Ein schwieriger Satz – ich weiß – aber was versteht man darunter ? :lol:

Ich will versuchen, es wie immer ganz einfach zu erklären. So, dass ich es selbst auch verstehe! Ich gehe nur kurz auf die Begriffe Materialismus und Idealismus ein. Ich setze sie als bekannt voraus- es ist die Frage, was eher war: Henne oder Ei! Der Idealismus setzt einen Geist (imaginäre Gedanken o. ä.) voraus, der die Materie schafft und verändert, z. B. die göttliche Erschaffung der Welt. Der Materialismus geht von einer materiellen Welt aus, die vorhanden war, und durch den Geist weiterentwickelt ( z. B. Erfindungen) worden ist. Manchmal könnte man meinen, dass beides Berechtigung hat - das ist aber nur eine persönliche Ansicht meinerseits.
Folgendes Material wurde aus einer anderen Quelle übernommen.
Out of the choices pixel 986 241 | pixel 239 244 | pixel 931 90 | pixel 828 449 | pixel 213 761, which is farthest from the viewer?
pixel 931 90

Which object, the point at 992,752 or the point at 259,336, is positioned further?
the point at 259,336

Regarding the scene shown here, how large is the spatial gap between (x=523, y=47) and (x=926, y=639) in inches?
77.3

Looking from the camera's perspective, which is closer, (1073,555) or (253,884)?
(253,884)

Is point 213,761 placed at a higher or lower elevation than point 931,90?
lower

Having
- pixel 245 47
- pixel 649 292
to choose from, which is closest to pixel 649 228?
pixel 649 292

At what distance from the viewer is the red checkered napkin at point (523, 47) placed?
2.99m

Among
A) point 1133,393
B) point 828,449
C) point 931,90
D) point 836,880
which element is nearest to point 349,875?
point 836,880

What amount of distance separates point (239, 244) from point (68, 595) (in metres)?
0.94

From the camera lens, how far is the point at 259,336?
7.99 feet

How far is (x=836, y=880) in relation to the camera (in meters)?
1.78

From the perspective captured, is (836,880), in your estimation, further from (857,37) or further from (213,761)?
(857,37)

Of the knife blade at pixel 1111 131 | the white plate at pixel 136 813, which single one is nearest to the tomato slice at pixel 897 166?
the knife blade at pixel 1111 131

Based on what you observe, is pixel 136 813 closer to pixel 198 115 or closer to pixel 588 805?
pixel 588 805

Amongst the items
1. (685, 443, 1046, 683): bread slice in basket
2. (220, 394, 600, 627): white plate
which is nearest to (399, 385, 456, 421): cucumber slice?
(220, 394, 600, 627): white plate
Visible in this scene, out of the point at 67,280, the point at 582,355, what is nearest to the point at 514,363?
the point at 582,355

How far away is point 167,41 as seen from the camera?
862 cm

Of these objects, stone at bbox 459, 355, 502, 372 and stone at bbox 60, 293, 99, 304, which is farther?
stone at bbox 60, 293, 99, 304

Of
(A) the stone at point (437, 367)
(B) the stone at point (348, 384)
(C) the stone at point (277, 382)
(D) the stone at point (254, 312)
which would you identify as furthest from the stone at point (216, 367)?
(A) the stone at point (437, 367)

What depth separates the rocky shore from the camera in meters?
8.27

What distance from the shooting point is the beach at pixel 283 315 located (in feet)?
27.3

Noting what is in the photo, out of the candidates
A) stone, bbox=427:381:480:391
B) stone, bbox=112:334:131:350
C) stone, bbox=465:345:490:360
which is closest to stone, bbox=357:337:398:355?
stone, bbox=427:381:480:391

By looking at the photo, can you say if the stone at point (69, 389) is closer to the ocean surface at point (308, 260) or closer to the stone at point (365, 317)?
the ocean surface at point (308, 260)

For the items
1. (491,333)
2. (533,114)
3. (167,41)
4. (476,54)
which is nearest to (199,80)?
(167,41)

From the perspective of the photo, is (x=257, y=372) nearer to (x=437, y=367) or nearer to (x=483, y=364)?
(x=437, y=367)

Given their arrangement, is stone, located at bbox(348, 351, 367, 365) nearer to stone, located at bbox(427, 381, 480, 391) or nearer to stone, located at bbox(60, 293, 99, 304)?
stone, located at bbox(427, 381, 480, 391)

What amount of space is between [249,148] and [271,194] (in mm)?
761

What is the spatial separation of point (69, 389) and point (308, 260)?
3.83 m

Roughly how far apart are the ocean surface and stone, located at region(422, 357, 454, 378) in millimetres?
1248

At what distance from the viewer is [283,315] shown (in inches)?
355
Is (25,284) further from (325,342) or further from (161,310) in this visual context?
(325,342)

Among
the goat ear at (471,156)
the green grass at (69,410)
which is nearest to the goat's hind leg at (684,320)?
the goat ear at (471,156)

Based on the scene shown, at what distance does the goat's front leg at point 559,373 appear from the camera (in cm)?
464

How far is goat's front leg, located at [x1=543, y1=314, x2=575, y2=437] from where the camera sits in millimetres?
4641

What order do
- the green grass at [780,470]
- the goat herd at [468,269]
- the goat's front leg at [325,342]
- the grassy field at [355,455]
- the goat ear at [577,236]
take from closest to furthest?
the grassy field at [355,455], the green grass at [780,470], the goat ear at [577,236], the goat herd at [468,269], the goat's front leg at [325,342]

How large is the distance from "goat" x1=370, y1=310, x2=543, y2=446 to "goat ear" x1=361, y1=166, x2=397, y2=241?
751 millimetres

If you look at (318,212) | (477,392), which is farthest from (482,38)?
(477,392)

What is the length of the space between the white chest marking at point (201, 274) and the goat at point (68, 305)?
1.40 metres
Aus diesem Verständnis heraus entwickelten Philosophen den dialektischen Materialismus. Der besagt, dass sich die Entwicklung der Natur und der Materie durch die Lösung von einander gegenüberstehenden „Konflikten“ in der Struktur zur Aufhebung eines der beiden Kontrahenten und zum Umschlagen in eine neue Qualität führt.- Ach nun ist es doch wieder kompliziert geworden! Nehmen wir ein anschauliches Beispiel:
Man nehme Wasser und Gips. Beide sind gegensätzlich: Wasser ist nass und flüssig, Gips ist trocken und mehlig. Mischt man beides so entsteht nach einiger Zeit eine breiartige Masse, die dann hart wird - eine neue Qualität ist entstanden. (Verzeiht, vielleicht hat jemand ein anschaulicheres Beispiel)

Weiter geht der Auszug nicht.